Diferença histeroscopia reside na função: a diagnóstica examina o útero para identificar problemas, enquanto a cirúrgica permite tratar essas alterações durante o procedimento.
Quer entender o que separa a diferença histeroscopia diagnóstica da cirúrgica? Saber quando cada uma entra em cena pode evitar dúvidas e ajudar a cuidar melhor da sua saúde feminina. Vamos falar mais sobre isso?
O foco da versão diagnóstica, A intervenção na versão cirúrgica, Transição entre os dois tipos
O foco da versão diagnóstica da histeroscopia é examinar detalhadamente o interior do útero para identificar possíveis alterações, como pólipos, miomas ou anormalidades na mucosa. É um procedimento minimamente invasivo que permite ao médico visualizar diretamente a cavidade uterina, ajudando no diagnóstico preciso sem a necessidade de cirurgia.

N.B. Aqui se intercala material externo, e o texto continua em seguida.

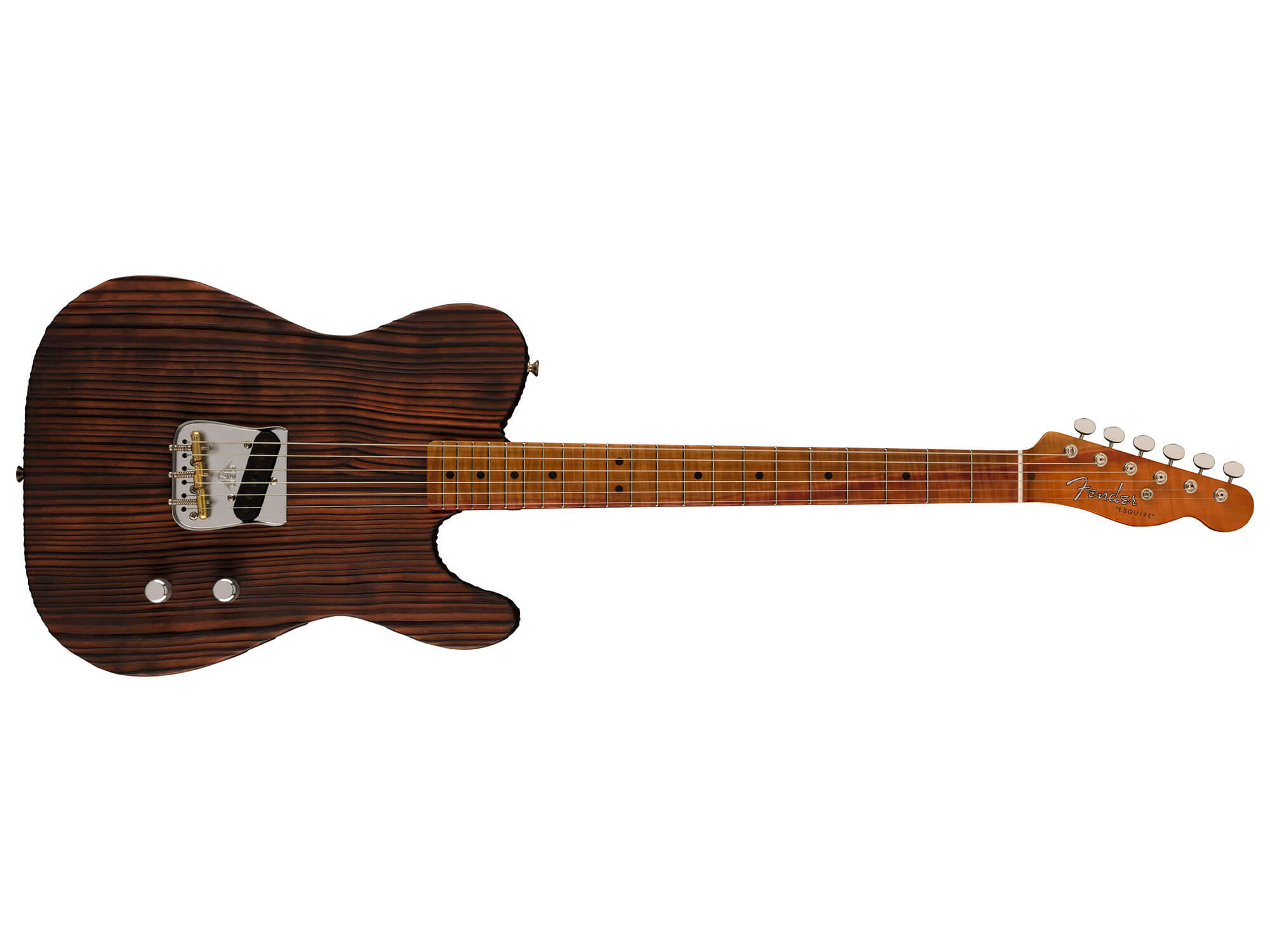 Fender Shou Sugi Ban Redwood Esquire
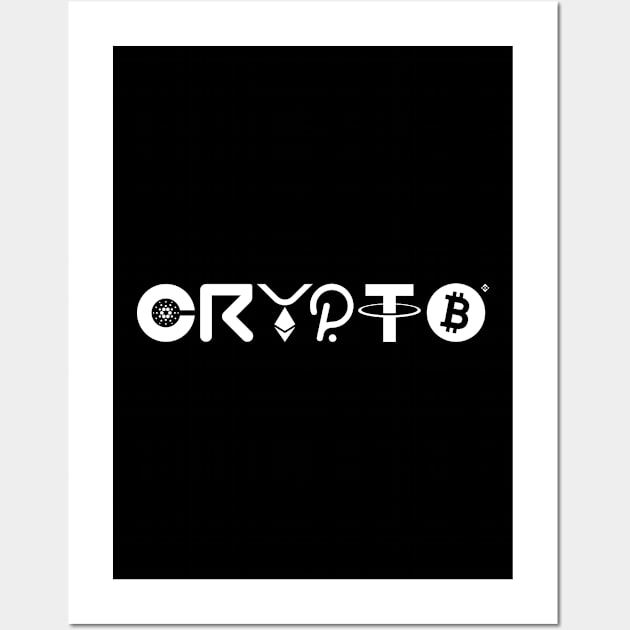 Crypto if it had a logo Wall Art by Bomdesignz
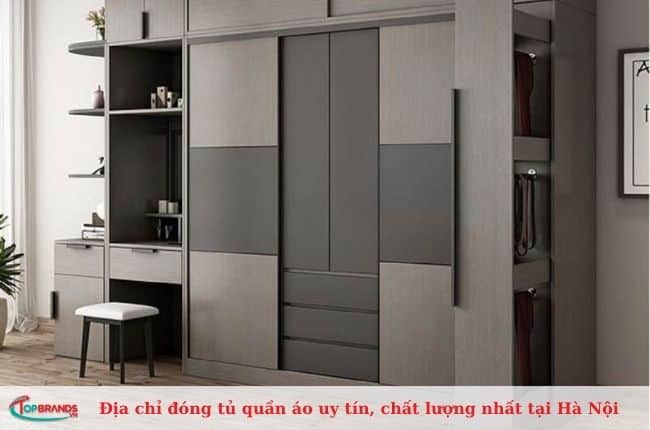 địa điểm đóng tủ quần áo tốt nhất Hà Nội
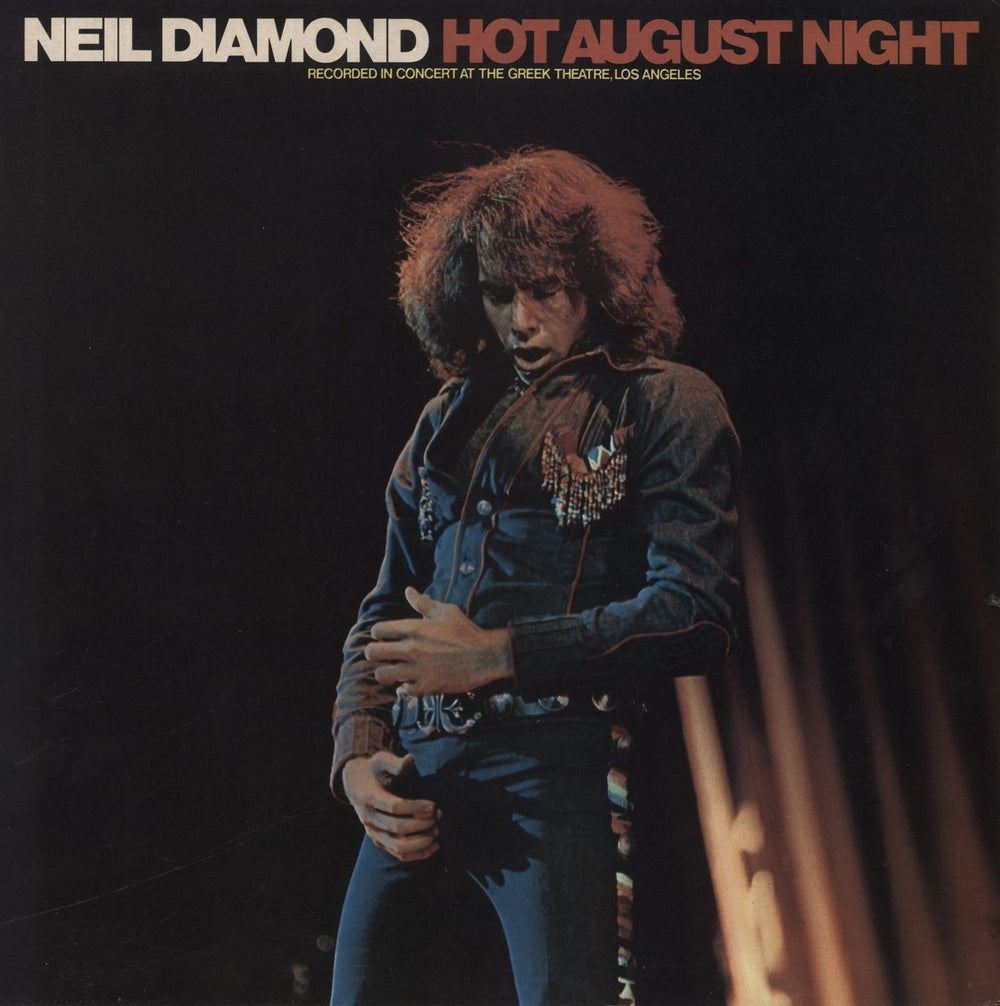 Neil Diamond Hot August Night UK 2-LP vinyl record set (Double LP Album) MCSP255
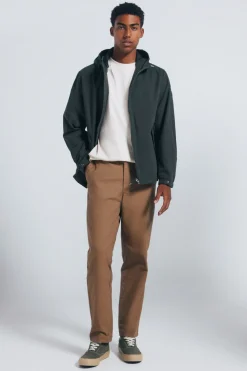 Springfield Parka algodón kaki Outlet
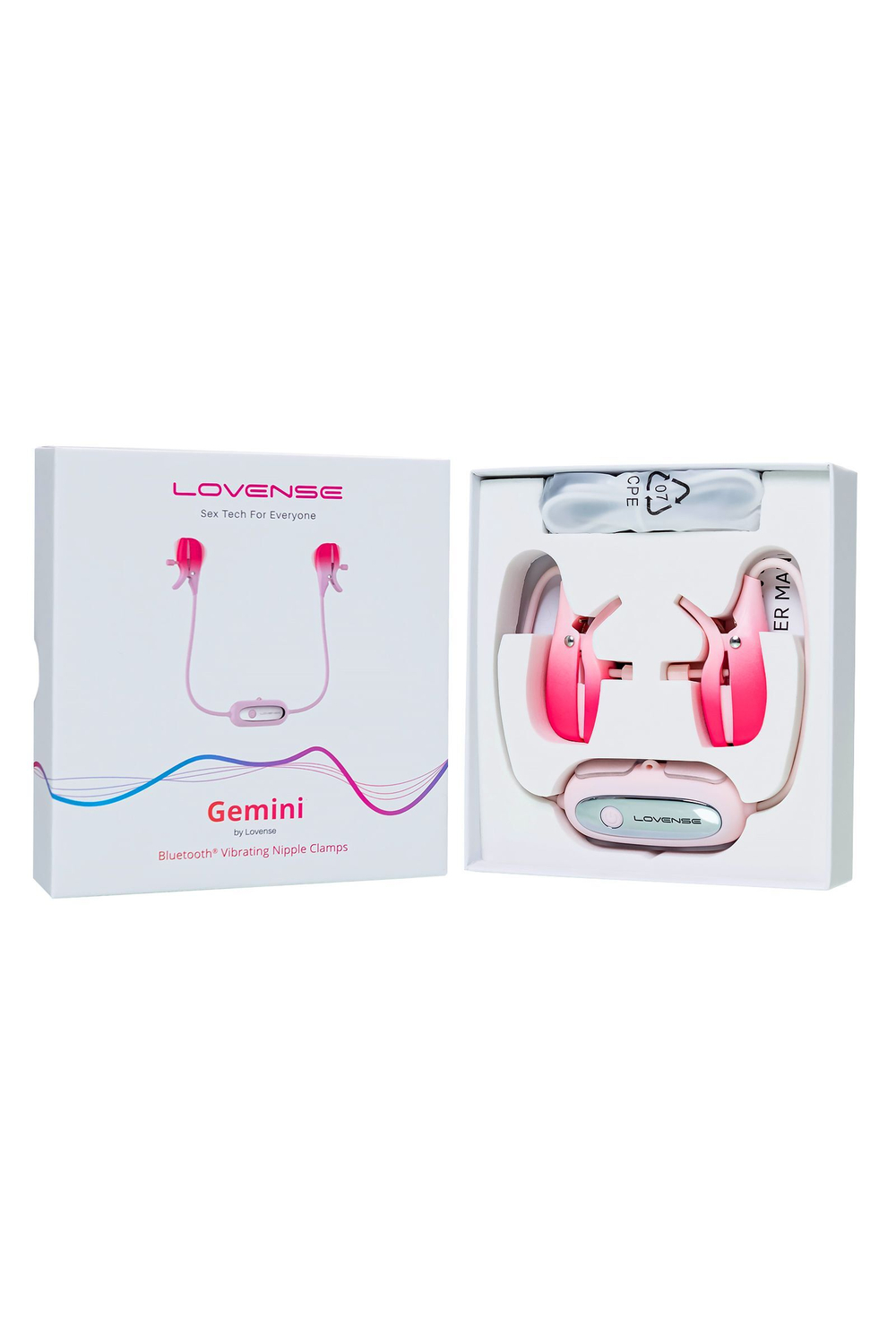 Виброзажимы для сосков Gemini (Цвет: розовый)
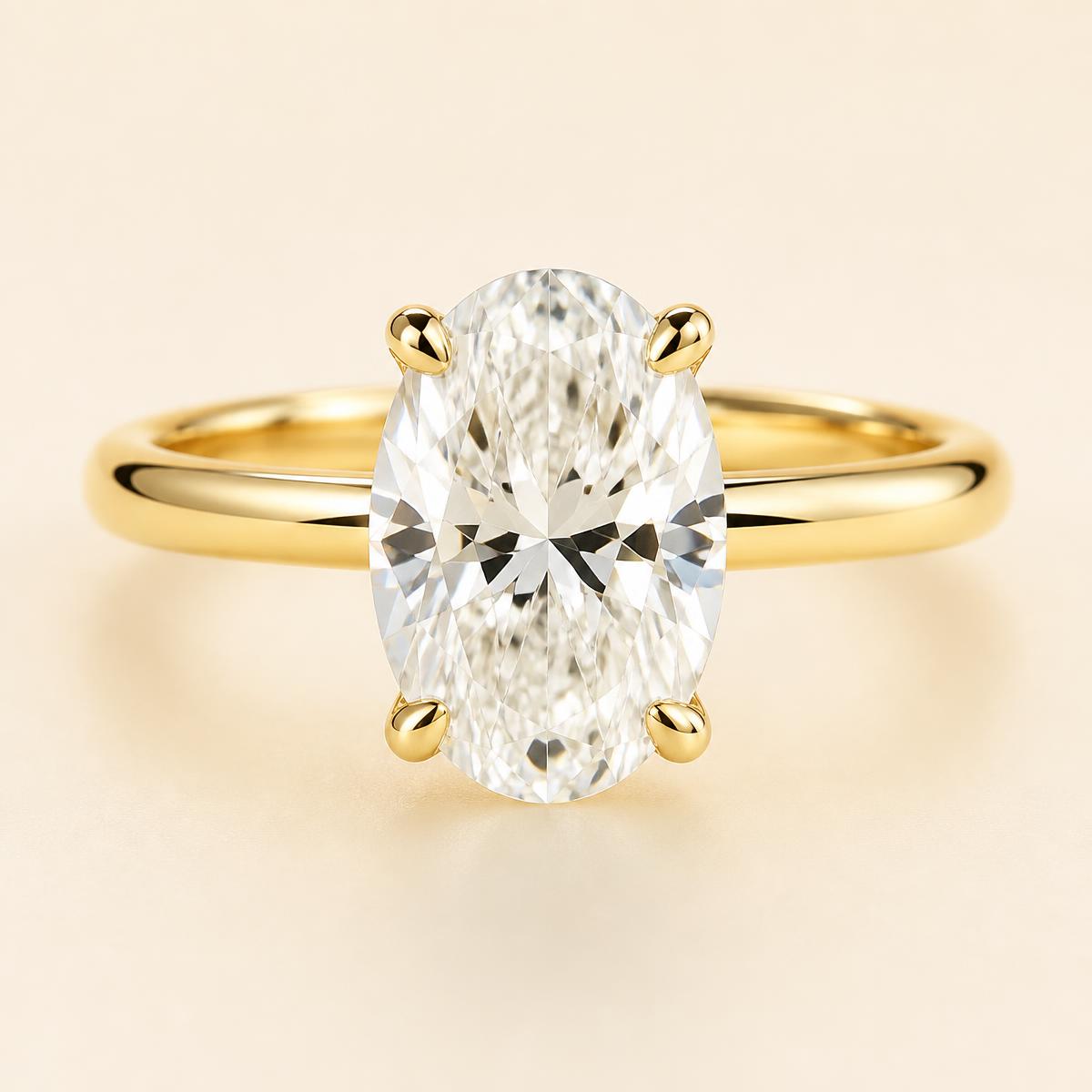 The Avery — 4.00 carat Oval lab-grown diamond ring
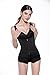 Supplim Women Waist Trainer Corset Shapewear Waist Cincher Body Shaper Bodysuit,Black,XX-Large
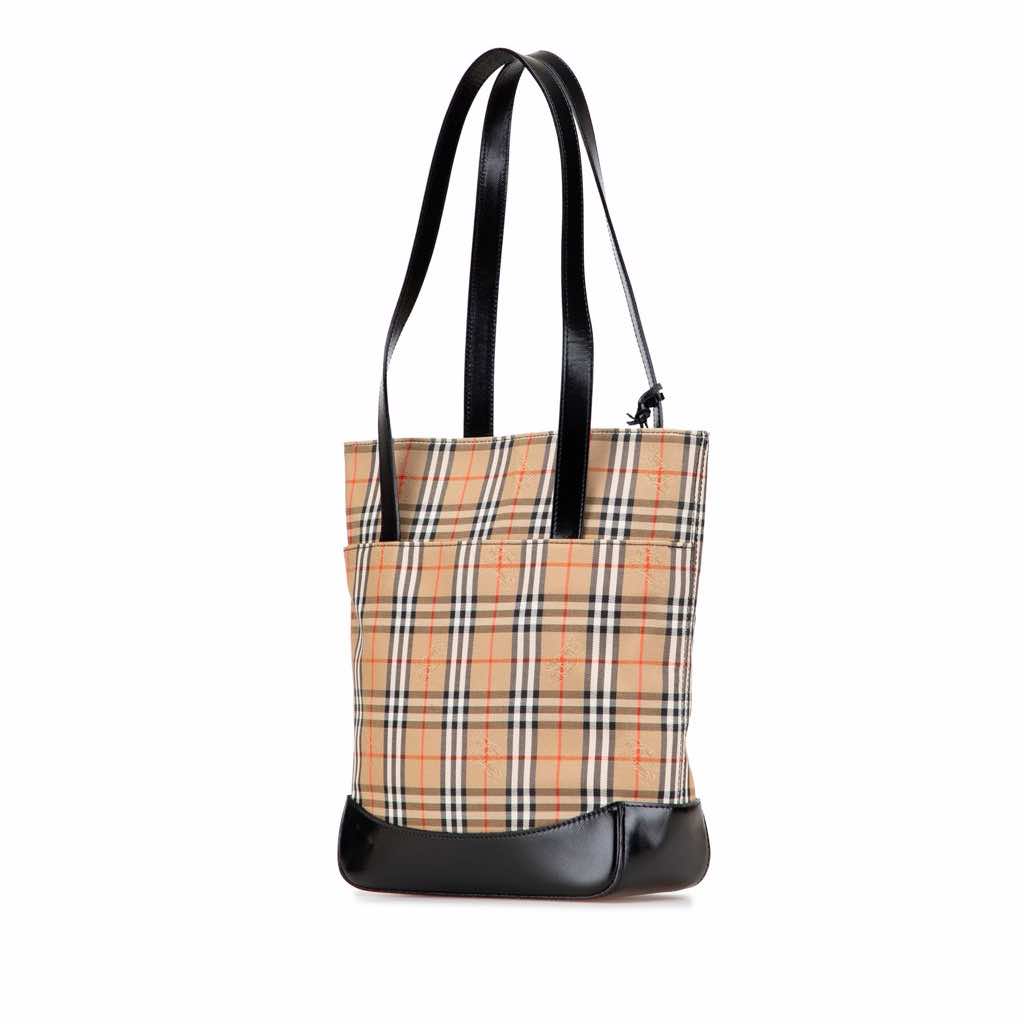 Burberry Haymarket Check Canvas Tote - Back view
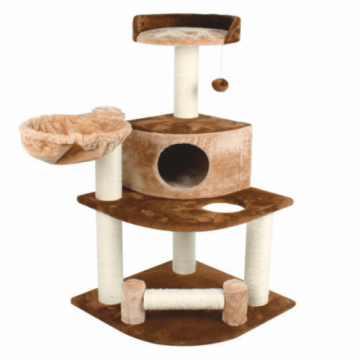 Ansamblu De Joaca cu Etaj Pentru Pisici Enjoy 54x54x107 cm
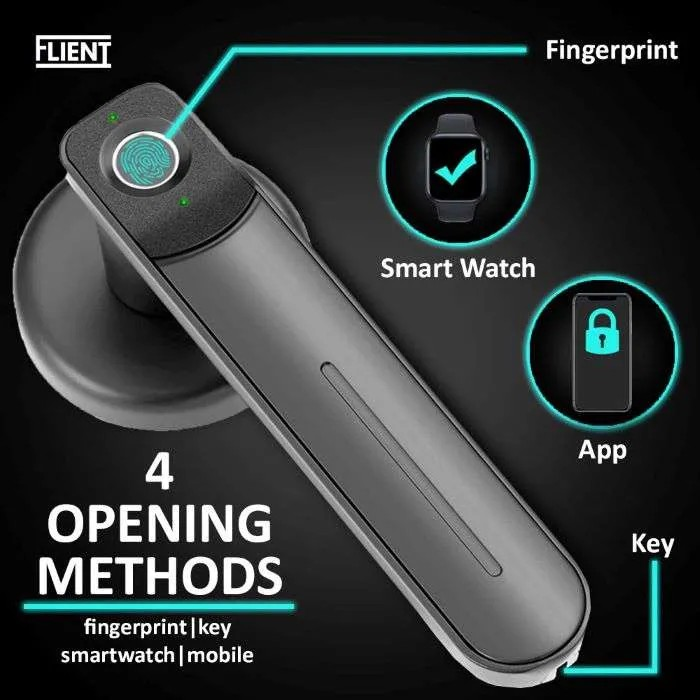 Smart Lock Casual 2.0 | Flient® | Schwarz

Já a intervenção na versão cirúrgica envolve não apenas o exame, mas também tratamentos realizados durante o procedimento. A histeroscopia cirúrgica permite a remoção de lesões, biopsias ou correção de problemas, como a extração de miomas ou a retirada de aderências, utilizando instrumentos especiais acoplados ao histeroscópio.
Transição entre os dois tipos ocorre quando o médico, durante a histeroscopia diagnóstica, identifica a necessidade de intervenção. Neste caso, pode-se optar por realizar a histeroscopia cirúrgica em outra ocasião ou mesmo no mesmo procedimento, caso o equipamento e a condição da paciente permitam, otimizando tempo e resultados.
Entendendo a importância dos tipos de histeroscopia
Agora que você conhece as diferenças entre a histeroscopia diagnóstica e cirúrgica, fica mais fácil compreender quando cada uma é necessária. Enquanto a versão diagnóstica foca em identificar problemas no útero, a cirúrgica permite tratar essas questões durante o procedimento.
Essa distinção ajuda a garantir um cuidado mais eficaz e personalizado para cada paciente. Saber quando e como cada tipo é utilizado contribui para decisões médicas mais seguras e resultados positivos na saúde feminina.
Assim, manter-se informado sobre essas técnicas é fundamental para quem busca o melhor tratamento ginecológico.
FAQ – Perguntas frequentes sobre histeroscopia diagnóstica e cirúrgica
O que é histeroscopia diagnóstica?
É um exame que permite visualizar o interior do útero para identificar alterações como pólipos ou miomas, sem necessidade de cirurgia.
Quando é indicada a histeroscopia cirúrgica?
Quando há necessidade de tratar problemas uterinos, como remoção de miomas ou correção de aderências, durante o próprio procedimento.
A histeroscopia diagnóstica dói?
O procedimento pode causar algum desconforto, mas geralmente é rápido e realizado com anestesia leve ou sedação, tornando-o suportável.
Posso fazer a histeroscopia cirúrgica no mesmo dia da diagnóstica?
Em alguns casos, sim. Se detectada a necessidade durante a diagnóstica e as condições permitirem, a cirurgia pode ser realizada na mesma sessão.
Quais são os riscos da histeroscopia?
Riscos são baixos, mas podem incluir infecção, sangramento ou perfuração uterina. Por isso, o procedimento deve ser feito por profissionais qualificados.
Qual a preparação necessária para uma histeroscopia?
Geralmente, o médico orienta jejum, evitar relações sexuais e pode prescrever medicamentos para dilatar o colo do útero, dependendo do caso.